(Data items)
┄┄┄┄┄┄

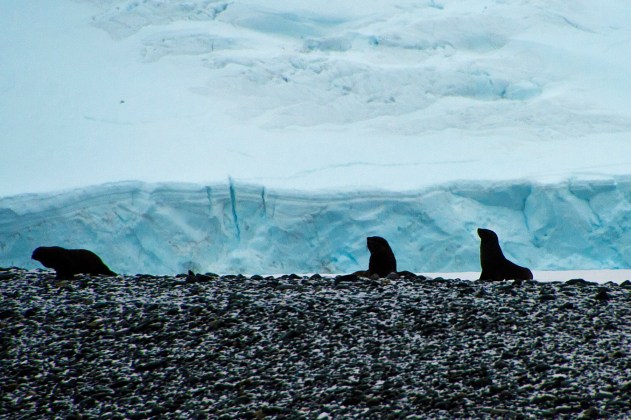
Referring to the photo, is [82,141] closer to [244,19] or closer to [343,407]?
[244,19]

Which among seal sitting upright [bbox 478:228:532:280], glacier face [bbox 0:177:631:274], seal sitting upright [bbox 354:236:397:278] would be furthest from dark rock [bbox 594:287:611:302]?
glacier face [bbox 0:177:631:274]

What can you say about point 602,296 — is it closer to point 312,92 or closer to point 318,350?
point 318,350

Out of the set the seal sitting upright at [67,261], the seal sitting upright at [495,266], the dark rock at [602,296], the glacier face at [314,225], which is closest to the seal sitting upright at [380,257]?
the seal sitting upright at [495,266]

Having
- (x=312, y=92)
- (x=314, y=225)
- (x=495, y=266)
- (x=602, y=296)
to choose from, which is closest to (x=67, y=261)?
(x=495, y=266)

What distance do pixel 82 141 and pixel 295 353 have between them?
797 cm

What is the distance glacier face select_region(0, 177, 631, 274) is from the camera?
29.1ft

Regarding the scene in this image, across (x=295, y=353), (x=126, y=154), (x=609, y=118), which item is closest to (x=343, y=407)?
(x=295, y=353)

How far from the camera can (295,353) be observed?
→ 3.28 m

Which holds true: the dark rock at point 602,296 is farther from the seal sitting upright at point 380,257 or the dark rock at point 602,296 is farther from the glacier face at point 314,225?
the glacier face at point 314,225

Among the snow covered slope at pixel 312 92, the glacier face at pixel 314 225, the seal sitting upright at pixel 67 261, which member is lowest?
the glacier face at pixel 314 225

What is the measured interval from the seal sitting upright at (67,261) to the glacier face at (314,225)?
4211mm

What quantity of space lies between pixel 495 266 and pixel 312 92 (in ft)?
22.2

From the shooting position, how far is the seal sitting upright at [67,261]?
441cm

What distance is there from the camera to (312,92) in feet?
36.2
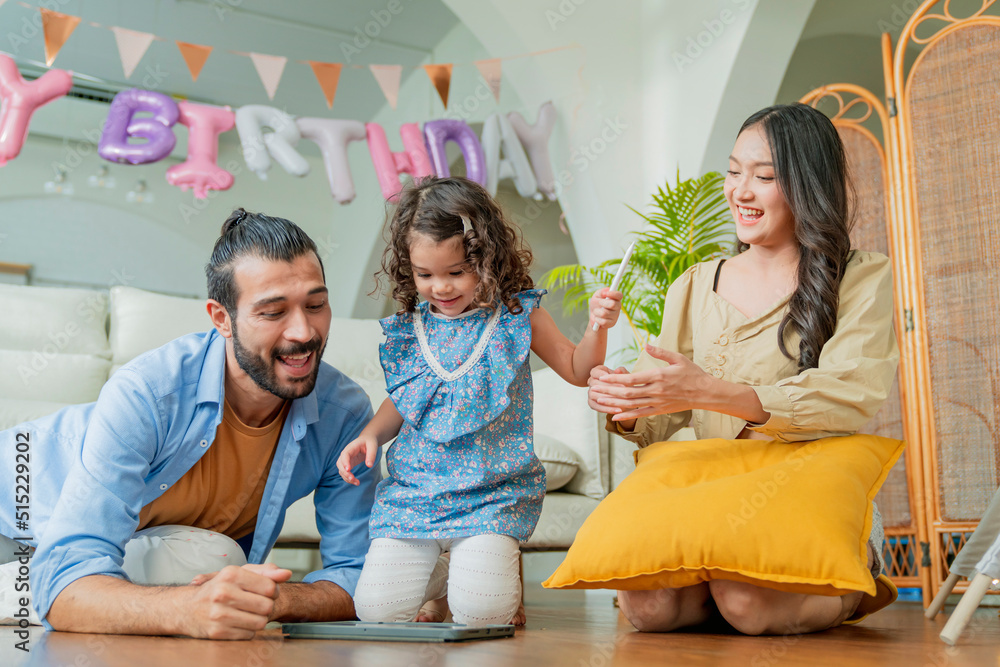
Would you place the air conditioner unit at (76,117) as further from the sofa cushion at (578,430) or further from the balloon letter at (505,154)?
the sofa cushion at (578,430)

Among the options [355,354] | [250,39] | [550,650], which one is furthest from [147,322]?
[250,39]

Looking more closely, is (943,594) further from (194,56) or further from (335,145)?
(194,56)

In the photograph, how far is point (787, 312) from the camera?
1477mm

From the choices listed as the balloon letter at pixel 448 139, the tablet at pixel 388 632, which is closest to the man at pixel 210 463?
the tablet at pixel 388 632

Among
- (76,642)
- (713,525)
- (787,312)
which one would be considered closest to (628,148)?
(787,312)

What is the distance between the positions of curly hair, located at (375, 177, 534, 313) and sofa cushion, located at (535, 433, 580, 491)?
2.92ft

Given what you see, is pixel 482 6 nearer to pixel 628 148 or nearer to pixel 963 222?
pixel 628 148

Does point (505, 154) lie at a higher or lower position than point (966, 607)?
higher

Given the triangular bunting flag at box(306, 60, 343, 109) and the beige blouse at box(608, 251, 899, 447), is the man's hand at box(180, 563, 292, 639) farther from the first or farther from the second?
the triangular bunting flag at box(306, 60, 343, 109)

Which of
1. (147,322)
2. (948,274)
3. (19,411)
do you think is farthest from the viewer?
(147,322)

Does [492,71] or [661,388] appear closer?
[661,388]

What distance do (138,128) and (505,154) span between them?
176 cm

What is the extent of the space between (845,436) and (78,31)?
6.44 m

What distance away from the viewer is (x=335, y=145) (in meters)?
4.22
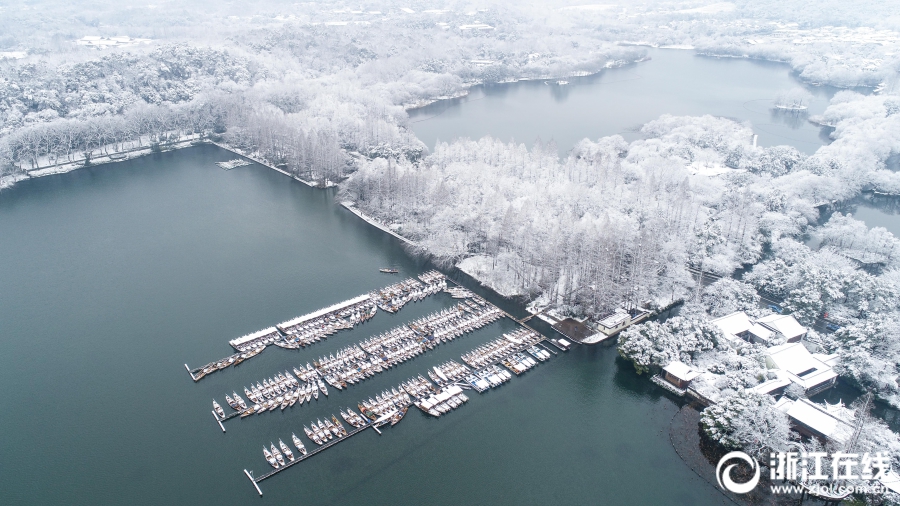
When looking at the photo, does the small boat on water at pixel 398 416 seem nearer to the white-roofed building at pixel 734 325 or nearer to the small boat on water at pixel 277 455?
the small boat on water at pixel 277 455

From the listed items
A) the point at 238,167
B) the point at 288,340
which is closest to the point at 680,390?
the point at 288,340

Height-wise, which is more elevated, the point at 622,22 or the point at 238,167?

┄┄┄┄┄┄

* **WRITTEN INSTRUCTION**
Your task is to give again, unchanged, the lines from the line that contains "From the shooting" to the end of the records. Include both end lines but no pictures.

* **RESPONSE TO THE EXERCISE**
From the shooting position, how far is the seal sitting upright at [67,261]?
441cm

What distance is there from the camera to (312,92) in feet?
36.2
Would you place the air conditioner unit at (76,117) as further from the sofa cushion at (578,430) or further from the balloon letter at (505,154)?
the sofa cushion at (578,430)

Among the options [355,354] | [250,39] | [550,650], which one is furthest from [147,322]?
[250,39]

Looking more closely, is (943,594) further from (194,56) or further from (335,145)?
(194,56)

In the photograph, how far is point (787, 312) from the camera?
1477mm

From the choices listed as the balloon letter at pixel 448 139, the tablet at pixel 388 632, which is closest to the man at pixel 210 463?
the tablet at pixel 388 632

Among
- (76,642)
- (713,525)
- (787,312)
which one would be considered closest to (628,148)?
(787,312)

What is the distance between the positions of curly hair, located at (375, 177, 534, 313) and sofa cushion, located at (535, 433, 580, 491)?
2.92ft

Given what you see, is pixel 482 6 nearer to pixel 628 148 or nearer to pixel 963 222?
pixel 628 148

Does point (505, 154) lie at a higher or lower position than point (966, 607)?
higher

Given the triangular bunting flag at box(306, 60, 343, 109) and the beige blouse at box(608, 251, 899, 447), is the man's hand at box(180, 563, 292, 639) farther from the first or farther from the second?
the triangular bunting flag at box(306, 60, 343, 109)

Which of
1. (147,322)
2. (948,274)
3. (19,411)
do you think is farthest from the viewer?
(147,322)

Does [492,71] or [661,388] appear closer?
[661,388]

What distance do (138,128) and (505,154) span between them?
176 cm

What is the extent of the space between (845,436) and (78,31)?
6.44 m

What distance away from the viewer is (x=335, y=145) (in meters)?
4.22
When looking at the photo, does the small boat on water at pixel 398 416 seem nearer to the white-roofed building at pixel 734 325 or nearer to the small boat on water at pixel 277 455?
the small boat on water at pixel 277 455

From the listed items
A) the point at 238,167
B) the point at 288,340
which is closest to the point at 680,390?
the point at 288,340

Height-wise, which is more elevated, the point at 622,22 or the point at 238,167?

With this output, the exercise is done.